DOCUMENT EXTRACT:
——————————
International School (IS) is a school for students in grades 6th–12th in the Bellevue School District. The school follows a seven by seven curriculum wherein students pursue studies in seven core academic areas for seven years of attendance. The seven core subjects included are: English, Science, Math, Social Studies, Physical Education, Fine Arts, and French.

==Admission==

Admission to International School is based on a lottery system. All students living within Bellevue School District (BSD) boundaries are eligible to enter a lottery in 5th grade, for admittance beginning in 6th grade. Lottery information can be found on www.bsd405.org. Siblings of students already enrolled get priority, and then names are drawn from the general pool for the remaining spots. International School is not affiliated with the Washington Interscholastic Activities Association (WIAA), and if students want to participate in high school sports, they can do so at their "home school" (the Bellevue School District high school that corresponds with their area of residence). Sports for middle school students are offered through the school and through the same partner as the other middle schools within BSD.
——————————
Recorded data
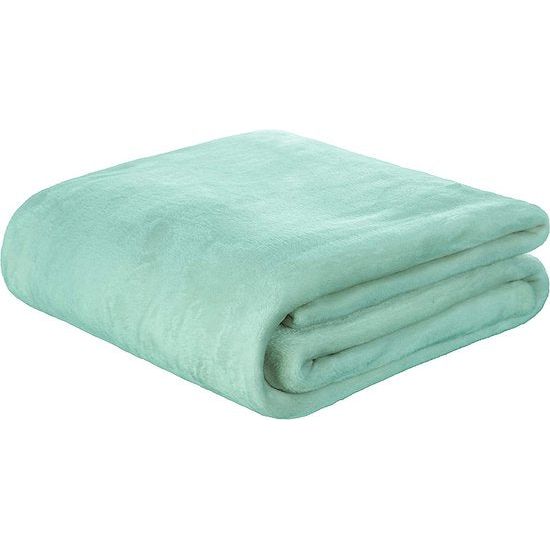 Brandsseller Flanellen deken Supersoft knuffeldeken dagdeken woondeken - uni - 180 x 220 cm (180 x 220 cm, mint)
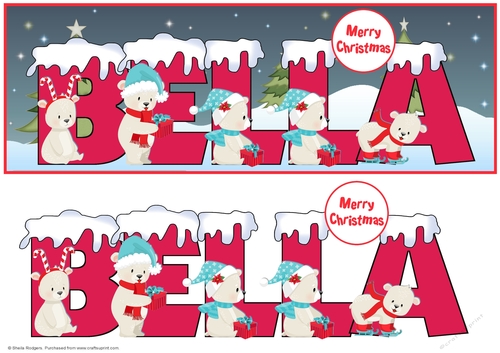 POLAR BEAR NAMES - BELLA IN RED
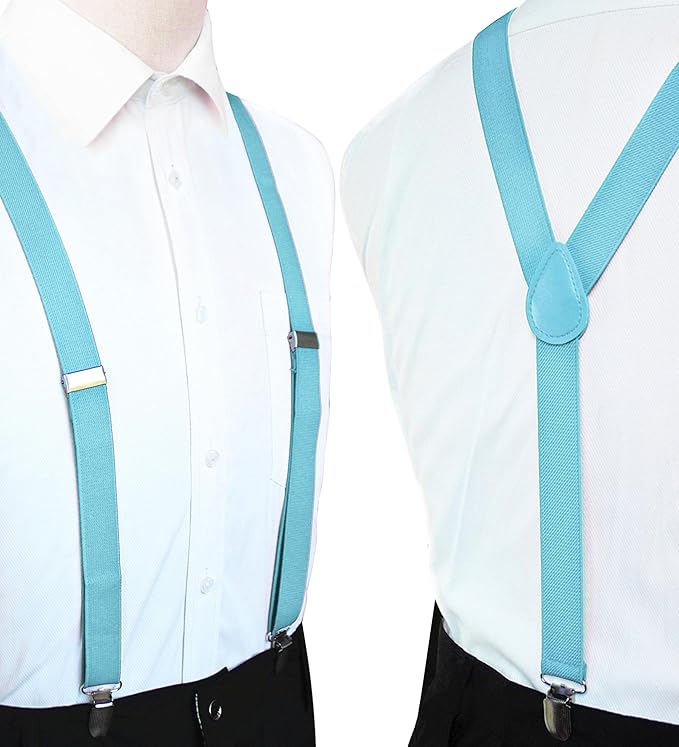 JEMYGINS Solid Color Mens Suspender with 3 Strong Clips Adjustable Braces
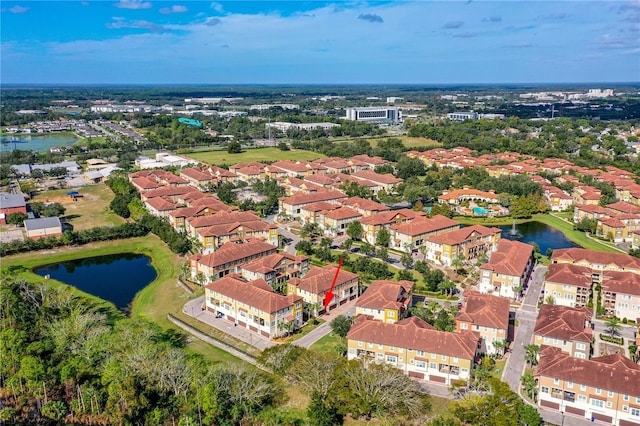 bird's eye view featuring a water view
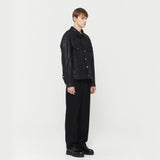 Oversized Coated Denim Jacket Black
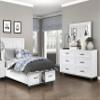 3-Pc Set Bedroom Twin Size White Platform Bed w Footboard Drawers Wooden Rustic Style Furniture view 1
——————————
WORK TASK 1:
Answer these questions about the school description:
(a) How many years of attendance does the school's curriculum cover?
(b) In what grade do students enter the admission lottery?
(c) Who gets priority in the lottery before names are drawn from the general pool?
WORK TASK 2: Rewrite the recorded data entries with "Black" swapped for "Navy", keeping everything else the same. Leave the pictures out.

WRITTEN RESPONSE 1:
(a) Seven years.
(b) 5th grade.
(c) Siblings of students already enrolled.

WRITTEN RESPONSE 2:
 Brandsseller Flanellen deken Supersoft knuffeldeken dagdeken woondeken - uni - 180 x 220 cm (180 x 220 cm, mint)
 POLAR BEAR NAMES - BELLA IN RED
 JEMYGINS Solid Color Mens Suspender with 3 Strong Clips Adjustable Braces
 bird's eye view featuring a water view
 Oversized Coated Denim Jacket Navy
 3-Pc Set Bedroom Twin Size White Platform Bed w Footboard Drawers Wooden Rustic Style Furniture view 1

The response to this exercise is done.